▶ [WHAT THIS EXERCISE ASKS]:
1: In the news report on Castro below, restate the paragraph beginning "Castro told Carmen Lira" more briefly, keeping its main facts.
2: Carry the news report on Castro's remarks about the persecution of homosexuals forward from its last sentence.

** Opening SOURCE PASSAGE block **

Mexico City, Sep 1 (IANS/EFE) Former Cuban president Fidel Castro says he bears total responsibility for the persecution of homosexuals at the beginning of the Cuban revolution.

Castro told Carmen Lira, editor of Mexican daily La Jornada, that the persecution of gays occurred at a time of ‘great injustice’, and criticised himself for not paying ‘sufficient attention’ to the matter.

‘If anyone is responsible, I am,’ Castro said, adding that he was ‘trying to define’ the extent of his responsibility for those deeds.

Castro, however, said he doesn’t harbour any personal prejudice toward gays and lesbians.

He said the attacks he suffered during the early part of the revolution disturbed him ‘tremendously’ and complicated some of his decisions.

‘Escaping from the Central Intelligence Agency, which bought so many traitors, at times among one’s own people, was not a simple thing. But, in the end, if responsibility has to be taken, I take it. I’m not going to put the blame on others,’ he said.

** Closing SOURCE PASSAGE block **
** Opening GIVEN INFORMATION block **

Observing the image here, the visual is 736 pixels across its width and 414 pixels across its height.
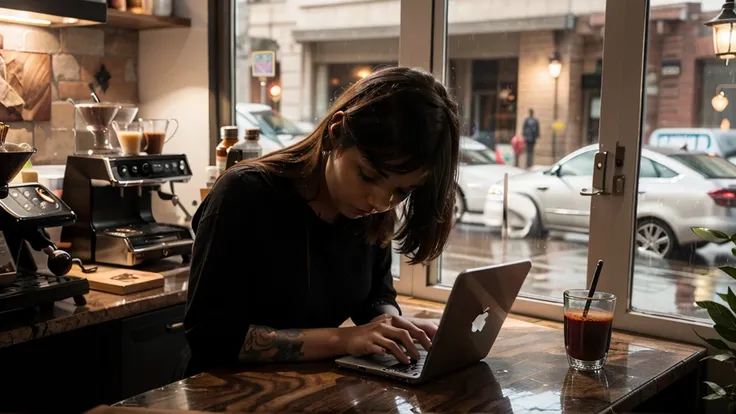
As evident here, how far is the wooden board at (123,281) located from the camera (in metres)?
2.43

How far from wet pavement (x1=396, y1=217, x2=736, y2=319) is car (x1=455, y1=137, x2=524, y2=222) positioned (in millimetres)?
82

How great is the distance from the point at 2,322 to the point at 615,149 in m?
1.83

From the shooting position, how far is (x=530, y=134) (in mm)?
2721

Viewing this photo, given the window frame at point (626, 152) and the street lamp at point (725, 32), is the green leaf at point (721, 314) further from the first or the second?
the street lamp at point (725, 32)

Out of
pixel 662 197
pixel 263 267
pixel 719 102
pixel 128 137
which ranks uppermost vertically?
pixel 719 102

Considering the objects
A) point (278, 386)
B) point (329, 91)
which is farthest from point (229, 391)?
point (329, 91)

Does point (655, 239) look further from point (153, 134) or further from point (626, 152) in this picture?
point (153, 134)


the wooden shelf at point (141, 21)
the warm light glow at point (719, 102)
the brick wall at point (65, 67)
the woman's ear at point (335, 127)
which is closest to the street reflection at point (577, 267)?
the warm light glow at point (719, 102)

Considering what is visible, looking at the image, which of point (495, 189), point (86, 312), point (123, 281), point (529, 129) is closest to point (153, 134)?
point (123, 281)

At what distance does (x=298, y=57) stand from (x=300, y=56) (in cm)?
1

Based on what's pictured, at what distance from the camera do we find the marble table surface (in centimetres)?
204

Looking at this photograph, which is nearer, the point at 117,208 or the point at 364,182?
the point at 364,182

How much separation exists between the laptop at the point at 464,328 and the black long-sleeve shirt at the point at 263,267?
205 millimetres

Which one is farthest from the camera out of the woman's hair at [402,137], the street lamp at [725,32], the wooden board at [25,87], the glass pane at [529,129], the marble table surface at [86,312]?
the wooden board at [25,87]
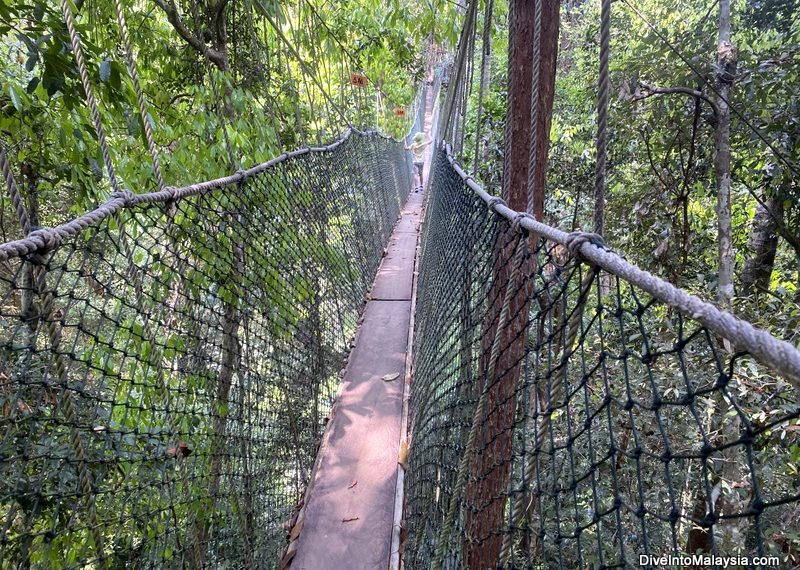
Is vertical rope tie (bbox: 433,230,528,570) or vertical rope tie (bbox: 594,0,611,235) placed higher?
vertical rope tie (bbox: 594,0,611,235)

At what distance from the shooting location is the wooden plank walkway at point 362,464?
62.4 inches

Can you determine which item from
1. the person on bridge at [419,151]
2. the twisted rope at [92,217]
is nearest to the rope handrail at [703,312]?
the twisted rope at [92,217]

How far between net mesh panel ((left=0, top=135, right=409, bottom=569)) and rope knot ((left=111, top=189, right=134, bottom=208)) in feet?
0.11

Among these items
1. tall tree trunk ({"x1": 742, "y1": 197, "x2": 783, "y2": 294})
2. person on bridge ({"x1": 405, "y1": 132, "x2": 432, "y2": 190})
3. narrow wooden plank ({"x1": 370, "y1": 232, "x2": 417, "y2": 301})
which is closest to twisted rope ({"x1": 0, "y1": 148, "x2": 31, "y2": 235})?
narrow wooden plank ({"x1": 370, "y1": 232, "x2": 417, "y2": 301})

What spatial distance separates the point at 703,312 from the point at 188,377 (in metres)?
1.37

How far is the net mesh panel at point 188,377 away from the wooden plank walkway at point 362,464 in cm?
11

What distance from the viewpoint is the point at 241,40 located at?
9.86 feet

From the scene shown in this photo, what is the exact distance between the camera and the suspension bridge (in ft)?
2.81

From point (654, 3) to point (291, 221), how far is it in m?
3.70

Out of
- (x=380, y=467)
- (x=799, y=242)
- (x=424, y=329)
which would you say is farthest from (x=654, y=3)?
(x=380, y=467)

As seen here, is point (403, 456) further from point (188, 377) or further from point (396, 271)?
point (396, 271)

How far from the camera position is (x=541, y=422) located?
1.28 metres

** Closing GIVEN INFORMATION block **
** Opening GIVEN INFORMATION block **

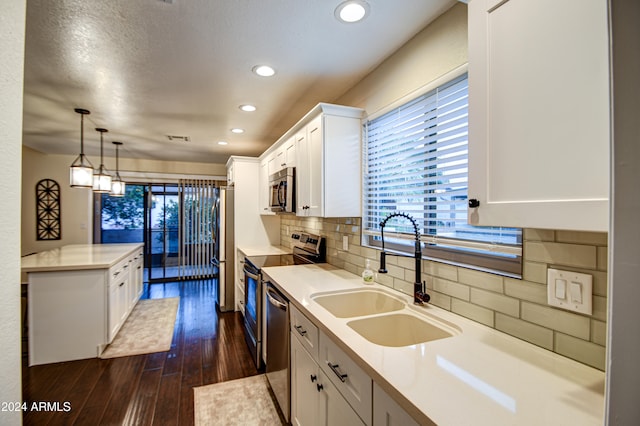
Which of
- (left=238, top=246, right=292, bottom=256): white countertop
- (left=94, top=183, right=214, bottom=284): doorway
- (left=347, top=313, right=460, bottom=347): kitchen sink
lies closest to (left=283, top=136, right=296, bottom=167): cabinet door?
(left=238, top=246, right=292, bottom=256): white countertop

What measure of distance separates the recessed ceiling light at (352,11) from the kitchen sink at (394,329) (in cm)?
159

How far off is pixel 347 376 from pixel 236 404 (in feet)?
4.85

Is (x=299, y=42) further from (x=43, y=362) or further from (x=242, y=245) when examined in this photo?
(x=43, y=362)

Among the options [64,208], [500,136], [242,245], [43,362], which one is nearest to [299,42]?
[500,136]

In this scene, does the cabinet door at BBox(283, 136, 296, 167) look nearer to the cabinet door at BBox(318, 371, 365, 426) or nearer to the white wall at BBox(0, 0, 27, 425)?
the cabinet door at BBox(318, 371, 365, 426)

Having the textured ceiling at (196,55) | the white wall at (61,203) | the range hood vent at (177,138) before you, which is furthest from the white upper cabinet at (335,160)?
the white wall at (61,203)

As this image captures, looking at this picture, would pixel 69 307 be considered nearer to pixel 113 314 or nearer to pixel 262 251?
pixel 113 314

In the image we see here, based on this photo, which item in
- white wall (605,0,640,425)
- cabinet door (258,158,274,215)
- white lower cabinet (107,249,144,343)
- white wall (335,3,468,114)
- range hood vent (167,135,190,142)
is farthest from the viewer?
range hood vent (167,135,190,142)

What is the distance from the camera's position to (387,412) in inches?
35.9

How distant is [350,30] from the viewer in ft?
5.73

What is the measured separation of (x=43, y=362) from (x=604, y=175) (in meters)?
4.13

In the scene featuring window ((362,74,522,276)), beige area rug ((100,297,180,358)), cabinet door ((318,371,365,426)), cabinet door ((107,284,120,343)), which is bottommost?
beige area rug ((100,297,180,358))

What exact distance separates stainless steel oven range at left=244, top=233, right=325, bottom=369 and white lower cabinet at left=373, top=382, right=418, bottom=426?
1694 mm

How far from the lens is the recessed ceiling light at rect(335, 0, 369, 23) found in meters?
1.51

** Closing GIVEN INFORMATION block **

▶ [ANSWERS FOR THE EXERCISE]:
1: Speaking to Carmen Lira, editor of the Mexican daily La Jornada, Castro called the persecution of gays a time of "great injustice" and faulted himself for not paying "sufficient attention" to it.

2:
La Jornada reported that homosexuality has been decriminalised in Cuba since the 1990s and free sex-change operations offered on the island since 2008.

The 84-year-old former head of state, who ceded power to younger brother Raul Castro in 2006 after being stricken with a near-fatal illness, also said his country was the victim of ‘bacteriological warfare’ that allowed haemorrhagic dengue fever to come to the island.

‘It brought the dengue 2 virus here. In pre-revolutionary Cuba, not even the 1 virus (the non-lethal form of the illness) was known here. Here, the 2 appeared, which is much more dangerous because it produces haemorrhagic dengue which attacks children, above all,’ he said.

The virus killed around 150 Cubans in the 1970s.